O aplicativo de mensagens JusTalk está derramando milhões de mensagens não criptografadas – TechCrunch

O popular aplicativo de chamadas e mensagens de vídeo JusTalk afirma ser seguro e criptografado. Mas um lapso de segurança provou que o aplicativo não é seguro nem criptografado depois que um enorme cache de mensagens privadas não criptografadas dos usuários foi encontrado online.

O aplicativo de mensagens é amplamente usado em toda a Ásia e tem um público internacional em expansão, com 20 milhões de usuários em todo o mundo. Listas do Google Play JusTalk Kidsanunciado como sua versão adequada para crianças e compatível de seu aplicativo de mensagens, com mais de 1 milhão de downloads do Android.

O JusTalk diz que ambos os aplicativos são criptografados de ponta a ponta – onde apenas as pessoas na conversa podem ler suas mensagens – e se orgulha em seu site que “somente você e a pessoa com quem você se comunica podem ver, ler ou ouvi-los: mesmo a equipe do JusTalk não acessará seus dados!”

Mas uma revisão do enorme cache de dados internos, visto pelo TechCrunch, prova que essas alegações não são verdadeiras. Os dados incluem milhões de mensagens de usuários do JusTalk, juntamente com a data e hora precisas em que foram enviadas e os números de telefone do remetente e do destinatário. Os dados também continham registros de chamadas que foram feitas usando o aplicativo.

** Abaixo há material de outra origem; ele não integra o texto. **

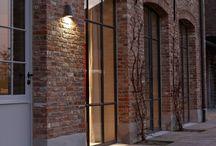 Portes-Fenêtres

Pesquisador de segurança Anurag Sen encontrou os dados esta semana e pediu ajuda ao TechCrunch para reportá-los à empresa. Juphoon, a empresa de nuvem com sede na China por trás do aplicativo de mensagens, disse que lançou o serviço em 2016 e agora é de propriedade e operada pela Ningbo Jus, uma empresa que parece compartilhar o mesmo escritório listado no site da Juphoon. Mas, apesar dos vários esforços para contatar o fundador da JusTalk, Leo Lv, e outros executivos, nossos e-mails não foram reconhecidos ou devolvidos, e a empresa não demonstrou nenhuma tentativa de remediar o vazamento. Uma mensagem de texto para o telefone de Lv foi marcada como entregue, mas não lida.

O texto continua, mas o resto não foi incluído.